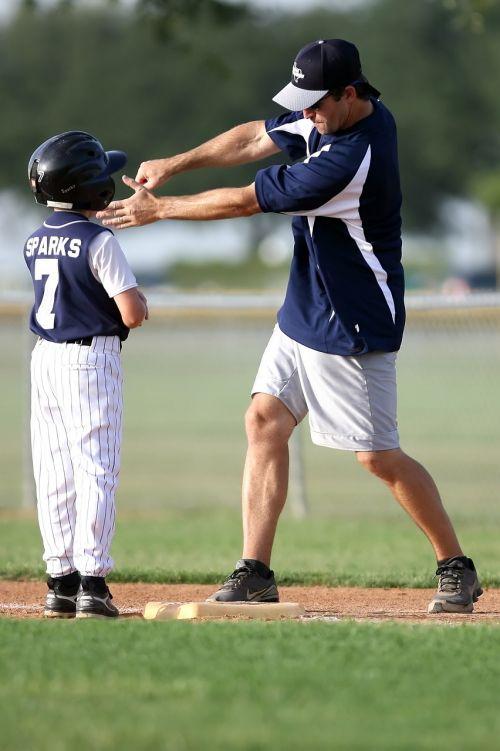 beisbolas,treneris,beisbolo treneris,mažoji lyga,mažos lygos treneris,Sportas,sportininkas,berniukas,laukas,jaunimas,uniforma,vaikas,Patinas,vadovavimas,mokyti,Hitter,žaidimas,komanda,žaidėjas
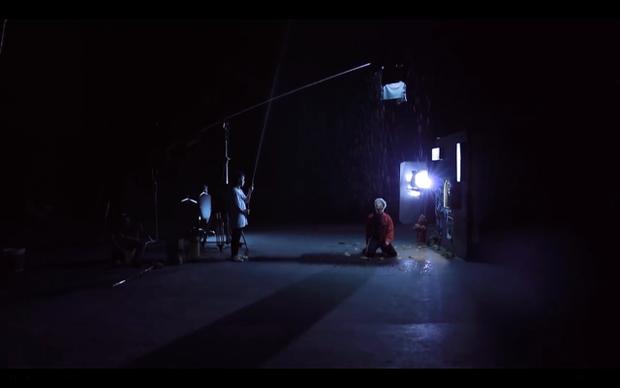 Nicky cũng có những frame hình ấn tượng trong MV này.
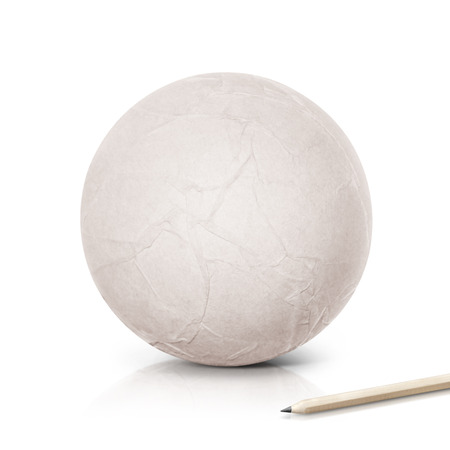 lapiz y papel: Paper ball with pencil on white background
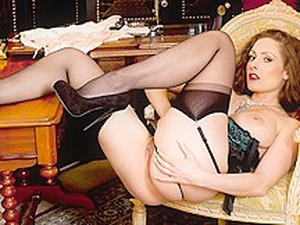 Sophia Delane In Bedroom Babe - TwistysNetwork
--
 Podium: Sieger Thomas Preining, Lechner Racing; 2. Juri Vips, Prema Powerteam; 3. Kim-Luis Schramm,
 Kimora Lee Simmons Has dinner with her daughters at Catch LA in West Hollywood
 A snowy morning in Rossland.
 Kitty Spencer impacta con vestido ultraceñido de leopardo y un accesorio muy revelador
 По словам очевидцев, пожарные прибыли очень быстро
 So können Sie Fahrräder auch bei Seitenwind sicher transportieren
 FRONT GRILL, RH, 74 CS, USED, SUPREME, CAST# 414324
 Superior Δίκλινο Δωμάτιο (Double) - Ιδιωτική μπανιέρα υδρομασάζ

### Directions
Given the records above, reproduce precisely and only the lines between the line holding "Kitty Spencer impacta" and the line holding "Superior Δίκλινο Δωμάτιο", inclusive.

### Task output
 Kitty Spencer impacta con vestido ultraceñido de leopardo y un accesorio muy revelador
 По словам очевидцев, пожарные прибыли очень быстро
 So können Sie Fahrräder auch bei Seitenwind sicher transportieren
 FRONT GRILL, RH, 74 CS, USED, SUPREME, CAST# 414324
 Superior Δίκλινο Δωμάτιο (Double) - Ιδιωτική μπανιέρα υδρομασάζ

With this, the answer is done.